Haskell Solution Walkthrough

1. Problem Statement


• Same as before.



2. The Full Haskell Solution

main :: IO ()
main = print $ sum [x | x <- [1 .. 999], x `mod` 3 == 0 || x `mod` 5 == 0]



• This is a compact but fully functional Haskell program — no helper functions required.
• We'll now break it down line by line to understand every part.



3. The Type Signature

main :: IO ()



• In Haskell, every program must have a main function of type IO ().


• This means it performs side effects (printing to the console) but doesn't return a value in the pure sense — the empty parentheses () mean "no meaningful value."


• All computation inside main must therefore be expressed as an IO action.



4. The Body of main

main = print $ sum [x | x <- [1 .. 999], x `mod` 3 == 0 || x `mod` 5 == 0]



• This line combines three main concepts in idiomatic Haskell:
  1. List comprehension — to build the list of all numbers divisible by 3 or 5.
  2. sum — a built-in higher-order function that adds all elements in a list.
  3. print — an I/O action that displays the result.



5. List Comprehension

[x | x <- [1 .. 999], x `mod` 3 == 0 || x `mod` 5 == 0]



• This is Haskell's list comprehension syntax, inspired by mathematical set notation.


• It can be read as:

  "The list of all x taken from [1..999], such that x is divisible by 3 or 5."



• Breaking it down:
  • [1 .. 999] → Generates all integers from 1 to 999 (inclusive).
  • x <- [1 .. 999] → Means "take each x from that list."
  • x `mod` 3 == 0 || x `mod` 5 == 0 → The filtering condition.


• So only numbers satisfying the condition remain in the resulting list.



6. Using sum

sum [x | x <- [1 .. 999], x `mod` 3 == 0 || x `mod` 5 == 0]



• sum is a built-in Haskell function that adds up all elements in a list of numbers.


• Type signature (simplified):

  sum :: (Num a) => [a] -> a
  

• It takes a list of numbers and returns their total.

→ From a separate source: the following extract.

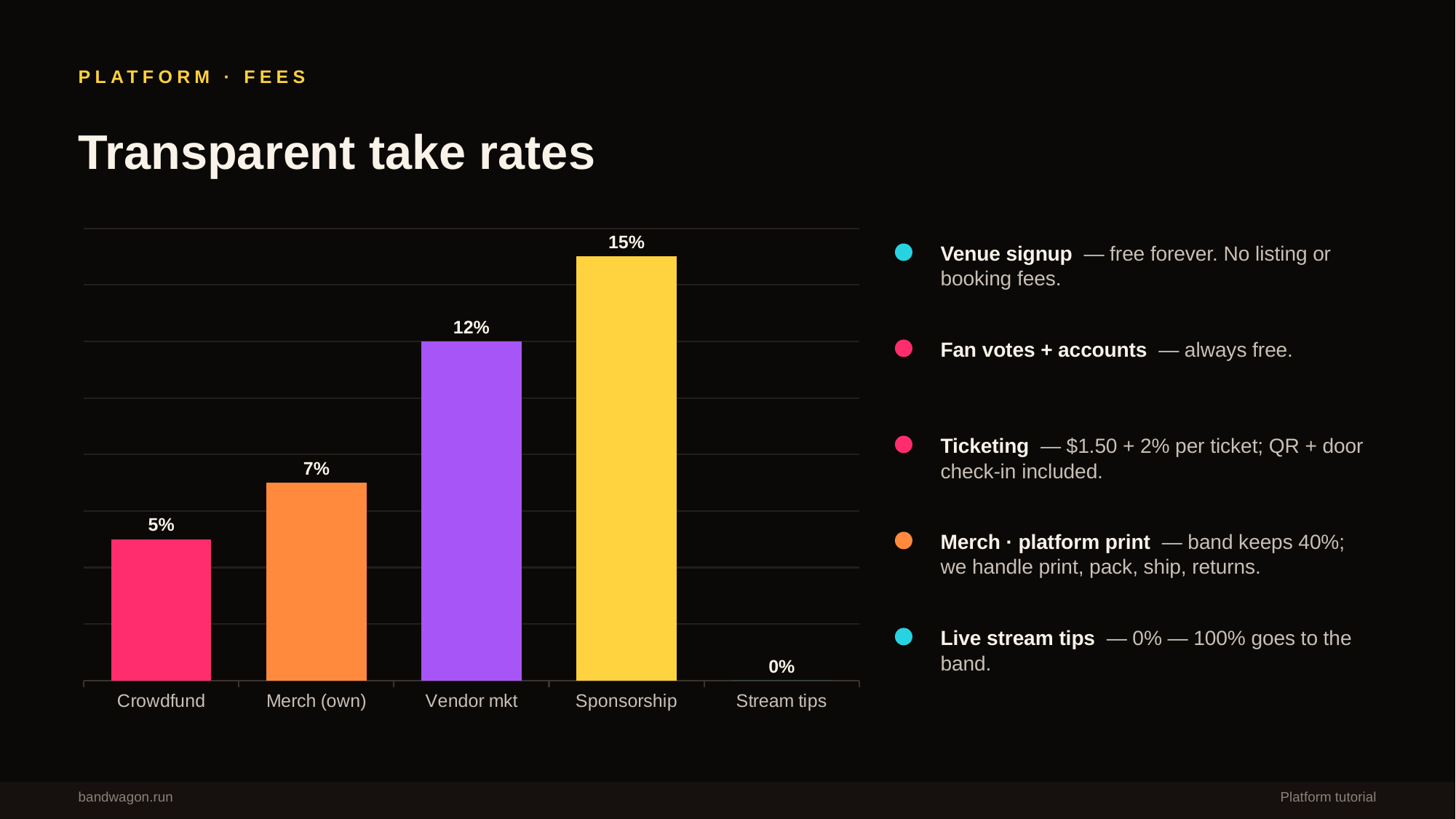
What is the take rate for Vendor mkt? 12% What is the difference between the take rates for Sponsorship and Merch (own)? 8% Which category has the highest take rate? Sponsorship Which category has the lowest take rate? Stream tips How many categories are shown on the chart? 5 Which has a higher take rate, Merch (own) or Vendor mkt? Vendor mkt What is the take rate for Crowdfund? 5% What colour is the Sponsorship bar? Yellow What is the take rate for Stream tips? 0% What kind of chart is shown on the slide? Bar chart What is the title of the slide containing the chart? Transparent take rates What is the difference between the take rates for Vendor mkt and Crowdfund? 7%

• Here, [x | ...] produces a list like [3,5,6,9,10,12,...,999], and sum adds them together.



7. Printing the Result

print $ sum [...]



• print is a standard I/O function in Haskell that converts a value to a string and writes it to standard output.


• Type signature:

  print :: Show a => a -> IO ()
  



• The $ operator is just syntactic sugar for parentheses:
  • print $ sum [ ... ] = print (sum [ ... ])


• The whole expression produces an IO () action — suitable for main.



8. Putting It All Together


• The evaluation steps conceptually look like this:

-- Step 1: Generate the list
[x | x <- [1..999], x `mod` 3 == 0 || x `mod` 5 == 0]
-- => [3,5,6,9,10,12,15,18,20,...,999]

-- Step 2: Sum the list
sum [3,5,6,9,10,12,15,...,999]
-- => 233168

-- Step 3: Print the result
print 233168



• Haskell lazily generates and sums the list; memory use stays small because it doesn't keep the entire list in memory at once — elements are processed as needed.



9. Performance Consideration


• This is an O(n) approach: it checks every number up to 999 once.


• For such a small range, this is trivial and effectively instantaneous.


• Like the C version, you could also use a mathematical shortcut with arithmetic series, but Haskell's concise syntax makes even the direct version perfectly fine.



10. Alternative: Using Higher-Order Functions

main :: IO ()
main = print . sum . filter f $ [1..999]
  where f x = x `mod` 3 == 0 || x `mod` 5 == 0



• This version uses filter and function composition (.) instead of list comprehension.
• Both are equivalent; the choice is stylistic.
• Haskell programmers often prefer whichever feels more readable in context.